Does dog exist?
Does dog exist?
Yes! I have seen dog with my own eyes! Not only does dog exist, but there is a polydogity out there! One time I saw three dogs, each having its own color of fur, walking down the street leashed to the hands of a rotund lady who must have been the dogs' master.
The dog doesn't exist because I fed the only one to my cat.
On the other hand my cat is a cynical fellow. He hasn't really anything to contribute, but he'd like you to know that anyway.
Joe
Woof. Can I smell your anus?
Joe
Originally posted by JoeSixpack
Woof. Can I smell your anus?
No, you cannot.
But, if you want you can go lick your...
Such is life.
>> Still, do not meddle in the affairs of wizards for they are subtle and quick to anger, eh? <<
Do not take me for a conjurer of cheap tricks!
Honestly, everyone here thinks they have all of the answers. I'm tired of it - what people forget is Jesus' message. Even if you deny that he is the Son of God, you have to admit that he was bang on the money about how we should live. People get caught up in trying to argue about events and names and dates and facts but this misses the whole point.
Love is all you need, all you need is love.
And if you say "love doesn't exist" then I genuinely feel sorry for you!
Last edited by mithrandir; 12-01-2002 at 06:18 AM.

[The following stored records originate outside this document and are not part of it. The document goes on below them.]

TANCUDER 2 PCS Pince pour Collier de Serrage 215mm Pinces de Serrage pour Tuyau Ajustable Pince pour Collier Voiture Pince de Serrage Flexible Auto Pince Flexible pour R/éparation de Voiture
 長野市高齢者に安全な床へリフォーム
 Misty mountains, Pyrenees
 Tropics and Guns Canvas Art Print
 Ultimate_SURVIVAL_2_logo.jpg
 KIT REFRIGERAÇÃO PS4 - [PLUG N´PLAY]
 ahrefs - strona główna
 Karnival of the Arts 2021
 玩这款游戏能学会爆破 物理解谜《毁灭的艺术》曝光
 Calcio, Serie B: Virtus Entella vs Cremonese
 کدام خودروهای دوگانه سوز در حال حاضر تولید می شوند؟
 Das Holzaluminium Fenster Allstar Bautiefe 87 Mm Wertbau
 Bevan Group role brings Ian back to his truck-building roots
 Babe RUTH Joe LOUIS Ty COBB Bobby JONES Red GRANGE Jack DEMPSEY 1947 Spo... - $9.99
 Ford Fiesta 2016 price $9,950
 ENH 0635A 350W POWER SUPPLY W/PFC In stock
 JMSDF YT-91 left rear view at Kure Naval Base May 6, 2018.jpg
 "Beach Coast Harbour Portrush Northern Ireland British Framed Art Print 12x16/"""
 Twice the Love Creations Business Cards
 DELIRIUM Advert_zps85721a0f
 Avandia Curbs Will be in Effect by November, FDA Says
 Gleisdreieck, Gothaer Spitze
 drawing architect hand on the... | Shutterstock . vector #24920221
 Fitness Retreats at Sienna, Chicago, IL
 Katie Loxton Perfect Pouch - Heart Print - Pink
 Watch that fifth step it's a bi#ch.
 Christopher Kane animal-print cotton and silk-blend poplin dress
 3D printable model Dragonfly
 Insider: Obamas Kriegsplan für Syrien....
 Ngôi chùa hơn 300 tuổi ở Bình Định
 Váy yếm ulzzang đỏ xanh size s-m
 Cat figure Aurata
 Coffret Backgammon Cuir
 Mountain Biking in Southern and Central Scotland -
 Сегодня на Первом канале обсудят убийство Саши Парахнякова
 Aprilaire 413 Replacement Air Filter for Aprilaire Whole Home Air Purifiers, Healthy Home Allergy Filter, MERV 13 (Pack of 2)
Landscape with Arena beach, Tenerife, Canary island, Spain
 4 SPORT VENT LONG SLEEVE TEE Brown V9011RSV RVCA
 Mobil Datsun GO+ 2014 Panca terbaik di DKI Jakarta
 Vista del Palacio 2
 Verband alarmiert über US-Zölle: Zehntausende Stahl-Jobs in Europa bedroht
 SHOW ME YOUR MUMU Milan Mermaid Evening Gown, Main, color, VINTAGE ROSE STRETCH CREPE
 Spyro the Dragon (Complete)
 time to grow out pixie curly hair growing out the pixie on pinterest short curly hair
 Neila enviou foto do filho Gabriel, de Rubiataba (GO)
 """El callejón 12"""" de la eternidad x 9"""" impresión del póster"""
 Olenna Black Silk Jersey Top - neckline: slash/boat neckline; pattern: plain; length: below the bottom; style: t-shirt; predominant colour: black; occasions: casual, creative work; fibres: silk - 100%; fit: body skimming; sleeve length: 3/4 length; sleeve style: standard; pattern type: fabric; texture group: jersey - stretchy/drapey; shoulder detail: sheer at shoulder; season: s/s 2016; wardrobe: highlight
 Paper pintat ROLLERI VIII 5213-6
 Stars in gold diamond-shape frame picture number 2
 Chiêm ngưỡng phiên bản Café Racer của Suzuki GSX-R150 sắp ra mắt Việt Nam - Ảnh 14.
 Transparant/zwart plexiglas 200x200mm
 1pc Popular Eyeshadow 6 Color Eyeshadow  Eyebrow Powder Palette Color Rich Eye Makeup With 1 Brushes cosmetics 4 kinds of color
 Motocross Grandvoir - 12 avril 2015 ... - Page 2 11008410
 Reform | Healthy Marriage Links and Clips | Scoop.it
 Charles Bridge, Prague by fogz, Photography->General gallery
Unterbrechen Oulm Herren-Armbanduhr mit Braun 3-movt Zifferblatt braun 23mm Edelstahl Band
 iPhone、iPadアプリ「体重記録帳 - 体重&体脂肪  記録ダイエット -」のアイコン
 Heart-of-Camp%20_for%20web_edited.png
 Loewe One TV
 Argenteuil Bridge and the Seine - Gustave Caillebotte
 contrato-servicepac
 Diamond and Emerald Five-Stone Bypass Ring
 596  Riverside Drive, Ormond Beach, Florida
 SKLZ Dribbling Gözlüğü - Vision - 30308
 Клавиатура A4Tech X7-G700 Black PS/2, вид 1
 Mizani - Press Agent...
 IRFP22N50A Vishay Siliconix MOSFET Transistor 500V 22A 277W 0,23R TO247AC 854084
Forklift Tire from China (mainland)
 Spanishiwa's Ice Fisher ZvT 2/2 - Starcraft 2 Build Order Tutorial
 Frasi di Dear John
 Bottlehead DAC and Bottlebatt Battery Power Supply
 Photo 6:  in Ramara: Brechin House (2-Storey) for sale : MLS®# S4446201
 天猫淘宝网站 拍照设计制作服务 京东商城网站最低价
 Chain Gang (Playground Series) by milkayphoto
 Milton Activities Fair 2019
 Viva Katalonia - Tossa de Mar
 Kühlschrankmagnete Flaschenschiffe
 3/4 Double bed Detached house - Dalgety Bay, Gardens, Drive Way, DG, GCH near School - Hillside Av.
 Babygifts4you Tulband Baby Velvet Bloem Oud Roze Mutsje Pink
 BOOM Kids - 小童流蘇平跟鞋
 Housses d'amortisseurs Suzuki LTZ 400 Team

Some food for thought. Well I think that Jesus was a practical man, and he would have wanted a dog that was practical. So therefore, based upon mountains of unseen evidence, I think he would have owned a Labrador Retriever. Why? Because they come back (perhaps even from the dead )
May I suggest that Jesus would have believed in the saying "Speak Softly and Carry a Big Stick" as popularised by Teddy Roosevelt. So with a big dog, and a big stick, he could kick ass, take names, and heal lepers.
my aunt has a chihuahua...
but then again, i guess thats not really a dog...
I came up with a cool phrase to put down here, but i forgot it...
Sure you can. I once read an internet article, the URL of which I've since lost, written by a person who says that they're a certified Jesus-ologist, who mentioned the possibility of Jesus owning a Dalmation, in case of fire (there weren't many of those little levers to pull back then, I've read).Originally posted by Ken Fitlike
Some guy i've never met but is highly recommended by someone I read about once was overheard to have said it was a golden retriever. Can't get better proof than that, can you now?